_Prompt_
Continue the passage below on talking with children about death, starting right after its final sentence.

I replied hesitantly, “Well he’s had a bad accident and he might die.”
This got my other kids to join in on the discussion about what they thought was going to happen to the poor guy, what happens when someone dies, what’s done to the body and so on. I realized that I haven’t had any real conversations about death with my kids before.
We tend to avoid bringing up the topic with our kids mostly because it makes us feel uncomfortable. But, it’s actually a good idea to make death a part of normal conversations with our children, to teach them that death is something natural and permanent. It’s an even better idea to start talking about death when they are young and haven’t been affected yet by someone close to them passing away.
Here is a guide for parents on how to talk to their children about death and dying:
- Start your conversation by mentioning an example.
It could be a scene from a movie or book where someone was dying or it could be a houseplant that has suddenly wilted or a dead bird at the park. You can ask them questions about what they already know and then add on about how death means that its life has ended and that it will no longer be living again. Understanding that death is something permanent is hard for young children so it might need a few discussions for them to understand that.

_Excerpted records_
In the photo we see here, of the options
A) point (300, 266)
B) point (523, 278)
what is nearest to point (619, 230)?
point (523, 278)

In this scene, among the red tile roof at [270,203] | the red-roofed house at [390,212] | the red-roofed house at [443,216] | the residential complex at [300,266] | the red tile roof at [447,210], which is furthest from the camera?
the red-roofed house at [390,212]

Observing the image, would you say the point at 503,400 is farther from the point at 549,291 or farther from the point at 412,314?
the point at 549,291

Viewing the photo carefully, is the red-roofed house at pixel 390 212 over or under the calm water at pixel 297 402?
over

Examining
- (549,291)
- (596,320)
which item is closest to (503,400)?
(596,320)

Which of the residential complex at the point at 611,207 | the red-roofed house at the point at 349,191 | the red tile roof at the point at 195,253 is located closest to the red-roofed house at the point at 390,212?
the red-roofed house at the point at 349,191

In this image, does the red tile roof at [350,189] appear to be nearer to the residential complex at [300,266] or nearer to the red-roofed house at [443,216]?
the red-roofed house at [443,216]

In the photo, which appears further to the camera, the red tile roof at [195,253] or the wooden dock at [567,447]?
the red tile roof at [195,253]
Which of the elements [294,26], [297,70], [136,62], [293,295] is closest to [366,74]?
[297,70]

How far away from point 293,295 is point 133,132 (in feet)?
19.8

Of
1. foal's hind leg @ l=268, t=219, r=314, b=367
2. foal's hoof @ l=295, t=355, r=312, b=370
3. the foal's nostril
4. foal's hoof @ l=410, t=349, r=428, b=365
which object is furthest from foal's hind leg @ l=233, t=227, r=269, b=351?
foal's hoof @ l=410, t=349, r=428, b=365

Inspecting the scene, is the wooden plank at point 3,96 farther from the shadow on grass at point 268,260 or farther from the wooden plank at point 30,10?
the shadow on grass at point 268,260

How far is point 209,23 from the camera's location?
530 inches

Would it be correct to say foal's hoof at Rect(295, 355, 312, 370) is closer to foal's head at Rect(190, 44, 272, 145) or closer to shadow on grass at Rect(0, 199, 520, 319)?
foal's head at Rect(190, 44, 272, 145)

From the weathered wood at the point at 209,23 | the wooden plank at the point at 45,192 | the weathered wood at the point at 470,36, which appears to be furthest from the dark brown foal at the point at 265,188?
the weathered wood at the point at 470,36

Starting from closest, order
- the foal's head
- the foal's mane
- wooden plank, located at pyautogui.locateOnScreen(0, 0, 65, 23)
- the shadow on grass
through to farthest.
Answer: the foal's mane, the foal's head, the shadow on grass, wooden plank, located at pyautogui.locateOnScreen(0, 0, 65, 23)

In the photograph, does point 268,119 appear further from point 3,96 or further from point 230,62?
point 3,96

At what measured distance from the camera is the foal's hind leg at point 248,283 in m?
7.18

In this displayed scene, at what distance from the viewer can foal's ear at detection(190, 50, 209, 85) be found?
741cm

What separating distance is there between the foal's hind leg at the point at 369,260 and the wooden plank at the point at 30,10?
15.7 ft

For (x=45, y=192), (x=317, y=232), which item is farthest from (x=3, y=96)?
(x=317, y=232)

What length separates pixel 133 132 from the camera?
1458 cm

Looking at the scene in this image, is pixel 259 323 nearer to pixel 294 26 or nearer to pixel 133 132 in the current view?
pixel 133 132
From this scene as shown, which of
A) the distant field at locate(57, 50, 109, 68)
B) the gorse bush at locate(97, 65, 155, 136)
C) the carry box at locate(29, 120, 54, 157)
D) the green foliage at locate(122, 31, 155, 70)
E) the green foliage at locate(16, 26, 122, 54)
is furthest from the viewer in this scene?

_Written answer_
- Be direct and concrete
You might have your own beliefs about what happens after a person dies but when talking about death to a young child, it’s better to tell them things that are concrete such as when you die, your heart stops working so you can no longer eat, walk, talk ever again. Avoid saying things like ‘they’re in a better place,’ ‘they’ve turned into stars’ or ‘they’re asleep’ because this might confuse a young child even more.
- Take it slowly
Adults have a hard time discussing death so understandably, it will be a hard subject for your young kids to absorb. Don’t try to give loads of information at one time but, rather give bits of information over several days so your child isn’t overwhelmed. You’ll be able to gauge how much your child understands by their questions.
- Let them grieve in their own way
If someone significant in your child’s life has died, they will go through their own grieving process. Let them know it’s okay for them to cry and that you’re there to talk whenever they need to. Children often become silent or isolate themselves or sometimes don’t show any reaction at all which are normal responses are for someone who is grieving.
- Help them find closure
Attending the funeral, writing a tribute, drawing a picture or making a memory box are all good ways for your kids to find closure and to help say goodbye to someone dear to them who has died. Just be there to provide reassurance and comfort and let them figure out the best way to remember that person and deal with their emotions.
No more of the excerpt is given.